Task details:
Reproduce the lines verbatim, starting with the line that contains "Is (x1=1098, y1=532, x2=1153, y2=614): black" and continuing through the last of the lines, with both ends included. Omit any pictures from your reply.

-- begin Data extract --

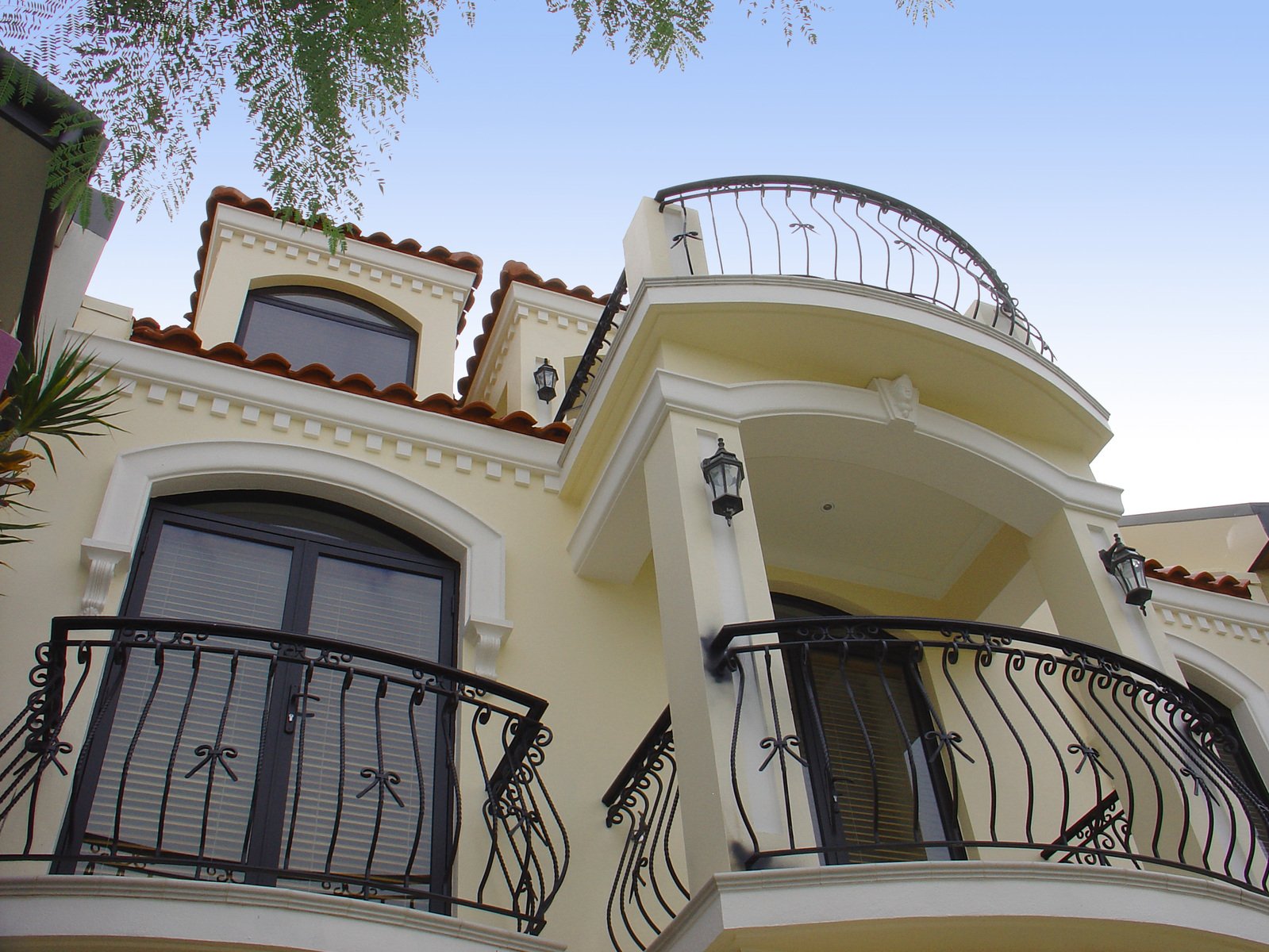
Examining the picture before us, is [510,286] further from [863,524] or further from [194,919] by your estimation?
[194,919]

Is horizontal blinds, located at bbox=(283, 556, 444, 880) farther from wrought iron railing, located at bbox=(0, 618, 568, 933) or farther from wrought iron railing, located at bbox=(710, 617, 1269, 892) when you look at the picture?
wrought iron railing, located at bbox=(710, 617, 1269, 892)

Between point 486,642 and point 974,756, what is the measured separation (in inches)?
139

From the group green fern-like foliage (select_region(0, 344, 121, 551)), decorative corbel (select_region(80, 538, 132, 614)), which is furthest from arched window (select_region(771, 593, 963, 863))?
green fern-like foliage (select_region(0, 344, 121, 551))

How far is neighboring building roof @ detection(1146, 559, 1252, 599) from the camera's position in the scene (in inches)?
391

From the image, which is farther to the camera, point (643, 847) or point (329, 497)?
point (329, 497)

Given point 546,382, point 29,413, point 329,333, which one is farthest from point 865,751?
Answer: point 329,333

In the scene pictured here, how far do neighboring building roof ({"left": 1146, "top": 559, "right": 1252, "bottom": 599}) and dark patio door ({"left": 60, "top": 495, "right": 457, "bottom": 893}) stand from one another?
6.20 m

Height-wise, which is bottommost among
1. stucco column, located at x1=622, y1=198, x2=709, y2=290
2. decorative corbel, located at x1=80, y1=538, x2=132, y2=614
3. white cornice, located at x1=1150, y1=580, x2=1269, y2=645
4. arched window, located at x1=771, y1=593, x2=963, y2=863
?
arched window, located at x1=771, y1=593, x2=963, y2=863

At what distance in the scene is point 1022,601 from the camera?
28.6ft

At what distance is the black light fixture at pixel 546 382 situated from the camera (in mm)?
10961

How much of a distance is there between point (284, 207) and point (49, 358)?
141 inches

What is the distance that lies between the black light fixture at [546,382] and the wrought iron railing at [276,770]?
461 centimetres

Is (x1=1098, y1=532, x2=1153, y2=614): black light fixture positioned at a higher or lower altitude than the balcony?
higher

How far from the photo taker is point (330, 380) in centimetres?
805
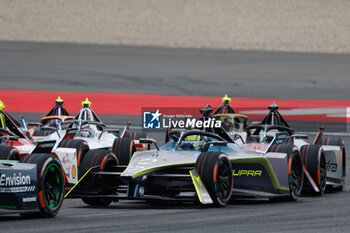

-- end Data extract --

Exercise answer:
Is (x1=1098, y1=532, x2=1153, y2=614): black light fixture positioned at a higher or lower altitude than the balcony?
higher

How far from the photo taker is point (330, 380) in centimetres?
805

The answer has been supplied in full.